*** Opening Quoted passage ***
# Momo's S3 build



## momo77 (Apr 24, 2014)

Hey guys this thread will be of my build. 
Currently have coilovers and wheels waiting to be installed. 
Windows getting tinted next week and exhaust to come soon as well 

I'm picking her up on Monday. 

I went to the dealership to have a peek this morning










Sent from my iPhone using Tapatalk


----------



## frackz (Aug 28, 2014)

looking forward to your build.

have you decided on your rims and exhaust yet?


----------



## momo77 (Apr 24, 2014)

Yeah I got myself a set of avant garde m580's 19x9.5 all around in brushed antique bronze. 

As far as exhaust I'm probably going to go apr or armytrix if it's in the budget.


----------



## frackz (Aug 28, 2014)

nice can wait to see how it looks.

did you deicide on a brand of tire and size?


----------



## momo77 (Apr 24, 2014)

Yeah toyo proxes t1r 235/35/19 all around


----------



## eltook (Sep 4, 2014)
*** Closing Quoted passage ***
*** Opening Material supplied ***
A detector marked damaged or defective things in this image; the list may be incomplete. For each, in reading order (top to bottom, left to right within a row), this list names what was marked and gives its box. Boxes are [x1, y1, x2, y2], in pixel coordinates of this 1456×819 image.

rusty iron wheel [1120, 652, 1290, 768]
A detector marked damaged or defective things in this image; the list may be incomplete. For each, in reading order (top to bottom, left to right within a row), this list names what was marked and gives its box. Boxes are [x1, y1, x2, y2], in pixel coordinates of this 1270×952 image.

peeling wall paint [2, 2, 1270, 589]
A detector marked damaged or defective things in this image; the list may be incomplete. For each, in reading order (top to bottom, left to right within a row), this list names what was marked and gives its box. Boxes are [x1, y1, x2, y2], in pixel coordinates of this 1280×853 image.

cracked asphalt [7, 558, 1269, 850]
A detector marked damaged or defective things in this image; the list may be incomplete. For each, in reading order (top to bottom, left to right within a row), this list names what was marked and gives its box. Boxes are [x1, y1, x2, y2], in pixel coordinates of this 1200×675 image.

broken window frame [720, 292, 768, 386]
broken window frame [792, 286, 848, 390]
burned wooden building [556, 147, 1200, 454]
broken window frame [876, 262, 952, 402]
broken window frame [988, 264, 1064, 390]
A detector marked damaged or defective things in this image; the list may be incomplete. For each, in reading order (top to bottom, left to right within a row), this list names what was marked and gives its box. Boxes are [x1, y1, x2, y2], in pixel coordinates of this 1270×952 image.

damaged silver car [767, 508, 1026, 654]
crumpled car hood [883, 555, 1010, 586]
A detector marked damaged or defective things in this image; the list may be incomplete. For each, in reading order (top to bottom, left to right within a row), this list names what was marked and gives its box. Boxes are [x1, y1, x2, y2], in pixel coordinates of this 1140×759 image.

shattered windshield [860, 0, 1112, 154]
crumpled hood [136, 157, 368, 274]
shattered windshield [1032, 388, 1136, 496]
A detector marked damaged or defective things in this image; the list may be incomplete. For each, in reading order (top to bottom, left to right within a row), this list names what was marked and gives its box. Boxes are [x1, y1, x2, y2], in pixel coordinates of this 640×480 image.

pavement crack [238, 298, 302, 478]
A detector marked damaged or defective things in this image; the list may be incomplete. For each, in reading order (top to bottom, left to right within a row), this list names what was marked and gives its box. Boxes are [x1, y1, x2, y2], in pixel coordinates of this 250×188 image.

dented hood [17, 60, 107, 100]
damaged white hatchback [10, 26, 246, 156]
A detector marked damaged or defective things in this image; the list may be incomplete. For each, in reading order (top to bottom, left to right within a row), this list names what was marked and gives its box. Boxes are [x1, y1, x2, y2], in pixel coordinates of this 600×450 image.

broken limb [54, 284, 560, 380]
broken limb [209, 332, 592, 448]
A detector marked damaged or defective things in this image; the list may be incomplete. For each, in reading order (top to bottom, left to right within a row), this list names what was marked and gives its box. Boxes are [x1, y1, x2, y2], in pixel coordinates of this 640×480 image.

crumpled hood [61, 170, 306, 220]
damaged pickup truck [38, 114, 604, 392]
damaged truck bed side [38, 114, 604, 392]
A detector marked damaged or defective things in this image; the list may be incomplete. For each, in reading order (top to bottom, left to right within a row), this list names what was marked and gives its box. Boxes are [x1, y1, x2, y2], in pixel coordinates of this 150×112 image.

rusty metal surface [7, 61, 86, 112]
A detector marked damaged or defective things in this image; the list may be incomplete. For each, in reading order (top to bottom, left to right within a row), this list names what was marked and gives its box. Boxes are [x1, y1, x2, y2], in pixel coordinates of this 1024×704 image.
*** Closing Material supplied ***
§ Work to complete:
Answer these questions about the S3 build thread:
1. What two items are waiting to be installed, according to the first post?
2. Which wheels did momo77 get, including size and finish?
3. What tire brand, model and size did momo77 choose?
The entries have no connection to the S3 build thread.

§ Result for this task:
1. Coilovers and wheels.
2. A set of Avant Garde M580s, 19x9.5 all around, in brushed antique bronze.
3. Toyo Proxes T1R, 235/35/19 all around.